__取り組む課題__. 意識障害に関する本文のうち、「意識障害の程度により,深昏睡」から「Scaleや,表3-366図に示すGlasgow Coma Scale(GCS)による意識障害の分類がよく用いられる.」までの部分を、一字一句変えずに書き写してください。

__掲載本文__.

==========

意識障害とは
■定義
意識障害(consciousness disturbance)とは,意識の明るさ(覚醒度)の低下,あるいはその内容(思考,判断,記憶などの能力)の障害された状態を指す.脳に一次的な原因を有する場合と,脳以外に原因があり二次的に脳機能の障害される場合がある.
意識障害の程度により,深昏睡から意識の変容まで,さまざまな病態が存在する.表3-364図に急性意識障害の程度を表す用語を示す.
救急医療の臨床の場面では,表3-365図に示すJapan Coma Scaleや,表3-366図に示すGlasgow Coma Scale(GCS)による意識障害の分類がよく用いられる.
■患者の訴え方
一過性の場合を除き,意識障害を患者自らが訴えることはない.表3-365図,表3-366図の評価とともに,実際の患者の状態についての具体的な記録が重要である.
■意識障害の頻度
意識障害を生じた原因疾患の種類により,頻度,性差は異なる.救急診療でみられる意識障害患者の内訳では,脳血管障害(約50%),外傷(10〜20%),中毒(3〜5%程度)などによる意識障害の頻度が高い.一次性だけでなく,さまざまな全身疾患による二次性意識障害がみられる.
症候から原因疾患へ
■病態の考え方
(図3-337)図
意識障害を考える際,病因診断,程度の把握,病変部位診断の3つが基本的に重要である.

==========

__コレクションから抽出したデータ__.
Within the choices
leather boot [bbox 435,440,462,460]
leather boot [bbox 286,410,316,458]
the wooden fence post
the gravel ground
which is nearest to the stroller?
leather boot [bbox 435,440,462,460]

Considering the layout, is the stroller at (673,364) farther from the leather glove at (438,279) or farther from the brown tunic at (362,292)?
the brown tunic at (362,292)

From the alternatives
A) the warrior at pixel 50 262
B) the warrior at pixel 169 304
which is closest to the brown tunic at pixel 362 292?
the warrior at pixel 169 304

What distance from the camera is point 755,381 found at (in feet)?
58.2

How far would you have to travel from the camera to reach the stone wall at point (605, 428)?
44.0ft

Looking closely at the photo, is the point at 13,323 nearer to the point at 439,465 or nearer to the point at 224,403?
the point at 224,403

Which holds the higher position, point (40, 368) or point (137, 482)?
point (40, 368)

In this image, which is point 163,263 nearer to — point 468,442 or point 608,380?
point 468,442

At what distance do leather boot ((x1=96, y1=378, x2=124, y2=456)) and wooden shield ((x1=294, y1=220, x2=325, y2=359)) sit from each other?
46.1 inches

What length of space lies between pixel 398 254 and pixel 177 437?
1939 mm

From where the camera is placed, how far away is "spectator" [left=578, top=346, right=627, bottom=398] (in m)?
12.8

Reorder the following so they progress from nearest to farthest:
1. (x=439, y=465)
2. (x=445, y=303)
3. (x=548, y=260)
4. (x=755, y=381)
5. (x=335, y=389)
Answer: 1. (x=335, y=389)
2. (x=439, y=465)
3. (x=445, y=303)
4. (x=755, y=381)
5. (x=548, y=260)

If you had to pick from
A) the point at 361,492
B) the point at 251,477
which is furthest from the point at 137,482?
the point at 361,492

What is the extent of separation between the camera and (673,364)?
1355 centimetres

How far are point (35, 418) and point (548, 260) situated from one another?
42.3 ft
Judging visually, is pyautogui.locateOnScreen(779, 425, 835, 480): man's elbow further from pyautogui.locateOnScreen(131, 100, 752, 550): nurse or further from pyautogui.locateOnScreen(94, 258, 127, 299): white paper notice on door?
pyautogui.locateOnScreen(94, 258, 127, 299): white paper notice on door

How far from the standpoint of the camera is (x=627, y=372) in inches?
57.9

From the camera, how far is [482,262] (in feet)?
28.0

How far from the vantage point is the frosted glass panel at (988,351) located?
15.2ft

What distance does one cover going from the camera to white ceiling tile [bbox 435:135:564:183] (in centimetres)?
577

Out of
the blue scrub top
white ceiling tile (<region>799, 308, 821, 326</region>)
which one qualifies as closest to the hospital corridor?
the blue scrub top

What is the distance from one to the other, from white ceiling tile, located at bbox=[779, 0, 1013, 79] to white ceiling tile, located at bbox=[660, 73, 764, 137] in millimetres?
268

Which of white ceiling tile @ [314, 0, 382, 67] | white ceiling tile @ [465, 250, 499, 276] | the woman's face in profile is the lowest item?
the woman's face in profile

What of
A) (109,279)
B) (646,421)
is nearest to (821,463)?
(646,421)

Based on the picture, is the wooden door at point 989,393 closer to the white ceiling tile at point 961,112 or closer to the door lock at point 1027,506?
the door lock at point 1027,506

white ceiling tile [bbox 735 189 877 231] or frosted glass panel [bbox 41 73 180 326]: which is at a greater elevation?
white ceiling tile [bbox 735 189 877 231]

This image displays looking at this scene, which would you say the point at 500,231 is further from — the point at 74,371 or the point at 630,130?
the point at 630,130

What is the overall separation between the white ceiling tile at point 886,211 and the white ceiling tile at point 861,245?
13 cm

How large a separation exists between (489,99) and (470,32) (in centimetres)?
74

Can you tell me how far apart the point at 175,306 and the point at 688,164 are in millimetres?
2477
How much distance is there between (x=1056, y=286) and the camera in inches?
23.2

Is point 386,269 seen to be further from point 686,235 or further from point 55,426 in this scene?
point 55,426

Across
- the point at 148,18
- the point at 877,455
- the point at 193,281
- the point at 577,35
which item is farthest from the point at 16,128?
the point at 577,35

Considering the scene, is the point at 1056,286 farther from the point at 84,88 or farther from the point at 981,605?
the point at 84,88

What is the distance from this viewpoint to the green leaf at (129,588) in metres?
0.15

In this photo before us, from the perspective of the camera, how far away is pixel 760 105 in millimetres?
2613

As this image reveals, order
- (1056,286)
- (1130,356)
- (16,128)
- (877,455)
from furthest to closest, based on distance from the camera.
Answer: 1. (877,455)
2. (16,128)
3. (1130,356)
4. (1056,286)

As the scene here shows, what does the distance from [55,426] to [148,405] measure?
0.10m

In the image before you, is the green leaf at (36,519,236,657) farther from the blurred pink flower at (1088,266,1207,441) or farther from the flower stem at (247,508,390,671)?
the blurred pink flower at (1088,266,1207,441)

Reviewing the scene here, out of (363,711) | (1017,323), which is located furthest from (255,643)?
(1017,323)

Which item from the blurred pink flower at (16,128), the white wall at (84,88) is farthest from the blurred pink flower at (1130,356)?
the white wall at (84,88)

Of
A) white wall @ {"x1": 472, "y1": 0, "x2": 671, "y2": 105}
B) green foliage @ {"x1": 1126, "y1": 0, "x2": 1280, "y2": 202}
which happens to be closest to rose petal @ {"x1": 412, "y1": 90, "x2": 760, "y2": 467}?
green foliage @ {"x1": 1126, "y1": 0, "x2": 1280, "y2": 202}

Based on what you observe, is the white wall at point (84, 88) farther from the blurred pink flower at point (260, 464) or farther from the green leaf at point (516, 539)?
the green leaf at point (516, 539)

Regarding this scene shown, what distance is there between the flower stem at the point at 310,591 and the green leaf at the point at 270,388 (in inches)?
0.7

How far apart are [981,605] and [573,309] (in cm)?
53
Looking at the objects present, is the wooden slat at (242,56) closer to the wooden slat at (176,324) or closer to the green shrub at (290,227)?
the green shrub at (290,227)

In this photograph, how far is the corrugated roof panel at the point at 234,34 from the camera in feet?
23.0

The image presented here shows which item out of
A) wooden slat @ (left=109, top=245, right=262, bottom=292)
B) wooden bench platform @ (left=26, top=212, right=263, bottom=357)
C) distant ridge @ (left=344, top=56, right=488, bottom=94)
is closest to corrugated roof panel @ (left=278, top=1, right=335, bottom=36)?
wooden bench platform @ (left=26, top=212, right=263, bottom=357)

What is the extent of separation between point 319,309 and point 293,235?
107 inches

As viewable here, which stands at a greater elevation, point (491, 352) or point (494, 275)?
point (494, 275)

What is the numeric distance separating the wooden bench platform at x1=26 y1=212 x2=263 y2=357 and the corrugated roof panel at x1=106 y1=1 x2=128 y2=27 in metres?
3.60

==========

__課題の出力__.
意識障害の程度により,深昏睡から意識の変容まで,さまざまな病態が存在する.表3-364図に急性意識障害の程度を表す用語を示す.
救急医療の臨床の場面では,表3-365図に示すJapan Coma Scaleや,表3-366図に示すGlasgow Coma Scale(GCS)による意識障害の分類がよく用いられる.